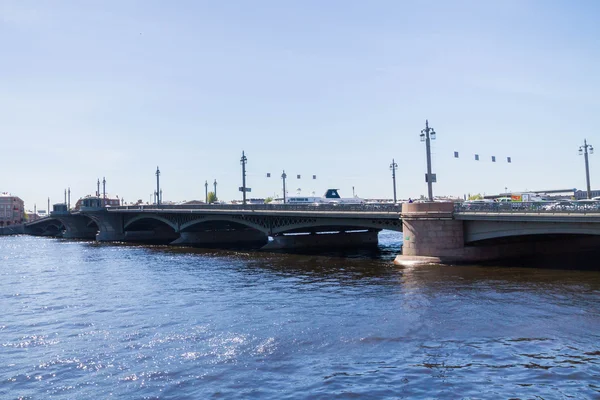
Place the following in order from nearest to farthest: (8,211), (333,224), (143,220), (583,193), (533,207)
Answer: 1. (533,207)
2. (333,224)
3. (143,220)
4. (583,193)
5. (8,211)

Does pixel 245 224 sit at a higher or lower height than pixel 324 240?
higher

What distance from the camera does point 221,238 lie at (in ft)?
255

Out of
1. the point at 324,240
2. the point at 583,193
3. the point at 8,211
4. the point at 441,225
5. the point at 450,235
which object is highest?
the point at 8,211

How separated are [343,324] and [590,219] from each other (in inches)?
695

### Problem to work on:
Can you copy out the whole listing above word for word, leaving the picture out?

### Finished exercise:
Place the following in order from nearest to farthest: (8,211), (333,224), (143,220), (583,193), (533,207)
Answer: 1. (533,207)
2. (333,224)
3. (143,220)
4. (583,193)
5. (8,211)

Does pixel 245 224 sit at a higher or lower height than pixel 324 240?
higher

What distance from the camera does point 221,238 lie at (in ft)?
255

Out of
1. the point at 324,240
2. the point at 583,193
3. the point at 8,211
4. the point at 441,225
5. the point at 450,235
which object is highest?
the point at 8,211

How separated are [343,324] and [590,219] from each other (in inches)?
695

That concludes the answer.